Edges detected by cells with different orientation

Generally speaking, this set of values above was retained for all of simulation results later, except where specifically noted.

4 Analysis of Experimental Results

To examine the effectiveness of our model, we take images in the USF (University of South Florida) database as examples. We get the results as shown in Fig. 6.

Fig. 6.
figure 6

Edge detection of images with no noise

From Fig. 6, we can see that the model preserves the complete edges of the image, and the object can be identified from the extracted result. Canny-operator can extract the basic edges. But it also regards some non-edge as the edges, which causes some false detection. The property of Prewitt-operator is between our model and Canny-operator. In a word, our model is better than Canny-operator and Prewitt-operator.
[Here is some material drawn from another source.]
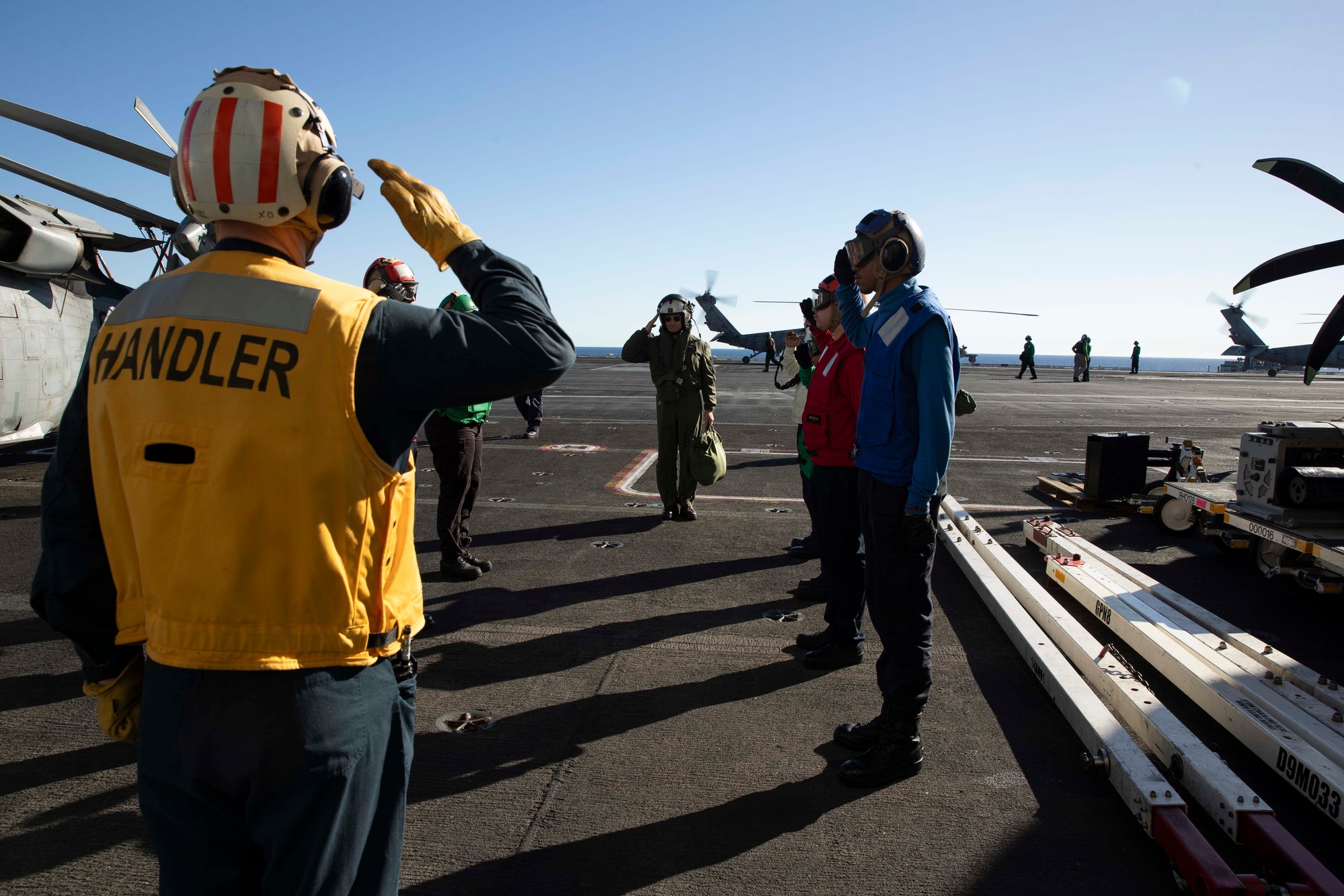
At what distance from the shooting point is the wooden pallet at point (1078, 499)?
26.8ft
Anti-noise performance and robustness is an important indicator of edge detection performance. In order test the robustness of our model, we analyze the detected edges of three methods after adding salt and pepper noise (density is 0.1), Gaussian noise (mean value is 0 and variance is 0.1) into the original images, respectively. The results are as shown in Figs. 7 and 8.

Fig. 7.
figure 7

Edge detection of images with salt & pepper noise

Fig. 8.
figure 8

Edge detection of images with Gaussian noise

It can be seen from Fig. 7 that after the adding salt and pepper noise, the images have a large number of pixel points with gray mutation, so that the edges are weakened. And the edge detection becomes more difficult because most methods utilize sudden changes of pixel values in images. The Canny-operator and Prewitt-operator have a large number of false detections in this case. It is difficult to identify the objects. Instead, our model can extract most edges and contain the basic appearance at the same time.
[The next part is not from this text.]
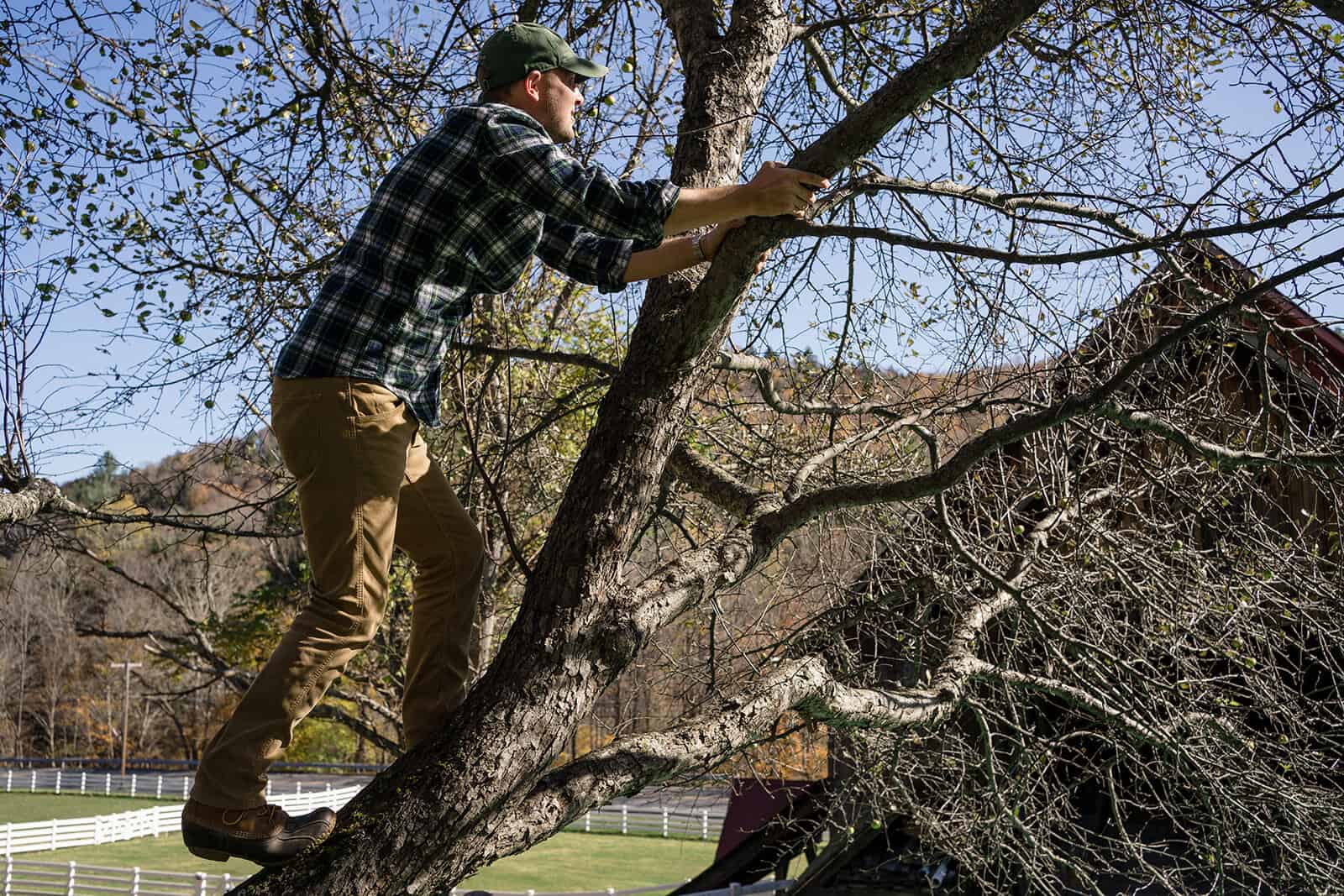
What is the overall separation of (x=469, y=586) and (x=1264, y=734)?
17.2ft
From Fig. 8, we find that after adding Gaussian noise, there is a certain gray gradient everywhere. The noise created blurring at the edge. Detecting edge has become more difficult as well. In this case, Canny-operator is more sensitive to Gaussian noise and brings a lot of noise into the edges detected. And we can hardly identify the basic shape of the object. The Prewitt-operator and our model both have good performance in detecting edges in images with Gaussian noise. But Prewitt-operator regards some obvious edges as discontinuous points, and our model is better than it.
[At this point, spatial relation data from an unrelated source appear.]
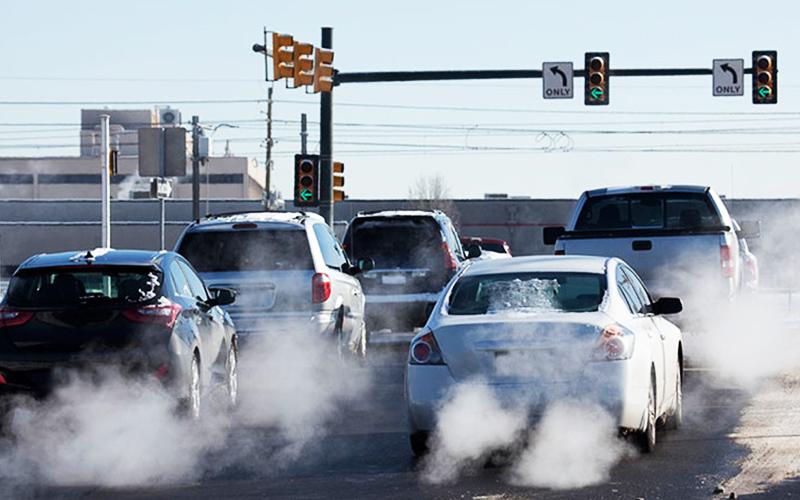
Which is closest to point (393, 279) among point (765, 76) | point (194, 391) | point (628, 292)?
point (194, 391)

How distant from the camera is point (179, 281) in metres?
14.4

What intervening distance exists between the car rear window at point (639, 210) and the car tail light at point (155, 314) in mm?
8242

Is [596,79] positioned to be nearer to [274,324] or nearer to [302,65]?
[302,65]

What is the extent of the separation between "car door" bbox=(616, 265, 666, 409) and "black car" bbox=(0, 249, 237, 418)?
350 centimetres

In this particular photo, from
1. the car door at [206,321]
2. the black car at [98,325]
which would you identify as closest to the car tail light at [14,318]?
the black car at [98,325]

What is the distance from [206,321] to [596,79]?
789 inches

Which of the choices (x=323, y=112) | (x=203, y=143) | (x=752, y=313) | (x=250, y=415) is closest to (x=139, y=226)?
(x=203, y=143)

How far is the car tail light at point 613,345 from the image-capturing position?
452 inches

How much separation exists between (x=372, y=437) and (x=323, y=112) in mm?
20808

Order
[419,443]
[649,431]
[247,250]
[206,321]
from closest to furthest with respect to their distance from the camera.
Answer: [419,443]
[649,431]
[206,321]
[247,250]

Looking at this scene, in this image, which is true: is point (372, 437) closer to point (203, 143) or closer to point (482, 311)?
point (482, 311)

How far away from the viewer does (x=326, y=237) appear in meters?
19.5

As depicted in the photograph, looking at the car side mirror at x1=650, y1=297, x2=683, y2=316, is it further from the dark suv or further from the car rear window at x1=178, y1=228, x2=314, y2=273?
the dark suv

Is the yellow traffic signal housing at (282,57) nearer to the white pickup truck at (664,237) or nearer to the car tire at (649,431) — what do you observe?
the white pickup truck at (664,237)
Based on the above analysis, we can see that the our model is better at edge detection than Canny-operator and Prewitt-operator. Our model can model the properties in perceiving edges as V1 simple cells. It is effective and has good robustness in edge detection.

5 Conclusion

In this paper, a brain-inspired edge detection model is established based on the receptive fields of LGN and V1 simple cells in the brain’s primary visual pathway. The model reflects the real biological properties of LGN and V1 simple cells. We created mathematical model to simulate visual system, and bring it into edge detection, a important part in image processing. By comparing with the traditional edge detection operators, the robustness of the model proposed is demonstrated.

The model proposed in this paper simulates the primary visual pathway. It realizes the ability of perception of static edge information, and explores the application of brain cognitive mechanism in image processing. In view of the fact that the human brain vision system can perceive complex static and dynamic information, we will continue to explore the visual system for further research. Next, We are going to explore the mechanisms of V1 complex cells, and building spatial and temporal model to simulate more properties of primary visual pathway. With brain-inspired intelligence and motivation from ‘Brain Project’, pattern recognition and image processing will achieve greater development in the future.